Windows Presentation Foundation (WPF) has a standard set of controls that enable you to easily assemble a modern application graphical user interface. There are many controls included “in the box”. How would you group all of these controls into categories? They can be roughly grouped into the following categories, as specified on page 242 of Adam Nathan’s book WPF 4.5 Unleashed by Sams Publishing, published in 2014 by Pearson Education.

  • Content Controls
  • Items Controls
  • Range Controls
  • Other Controls

Content Controls

These are controls that are constrained to contain a single item. There can be only one direct child, which can contain other controls.Content controls derive from System.Windows.Controls.ContentControl. The built-in content controls come in three major varieties.

  • Buttons
  • Simple Containers
  • Containers with Headers

A button is a content control that can be clicked but not double-clicked. This behaviour is in the abstract class ButtonBase. Several controls derive from ButtonBase: Button, RepeatButton, ToggleButton, CheckBox and RadioButton.

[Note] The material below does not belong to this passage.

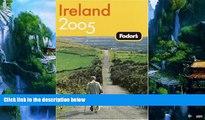 Big Deals  Fodor s Ireland 2005 (Fodor s Gold Guides)  Best Seller Books Best Seller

Simple containers include the Label, ToolTip and Frame.

Containers with Headers include the GroupBox and Expander.

Items Controls

Items controls are the other major category of WPF controls. Items controls contain a collection of items instead of a single piece of content. They derive from the abstract ItemsControl class. ItemsControl stores its content in an Items property of type ItemCollection. Each item can be an arbitrary object. For example, ListBox is an items control. ItemsControl has two main properties of interest: Items and ItemsSource. It also has HasItems, IsGrouping, AlternateCount, and AlterationIndex, DisplayMemberPath and ItemsPanel.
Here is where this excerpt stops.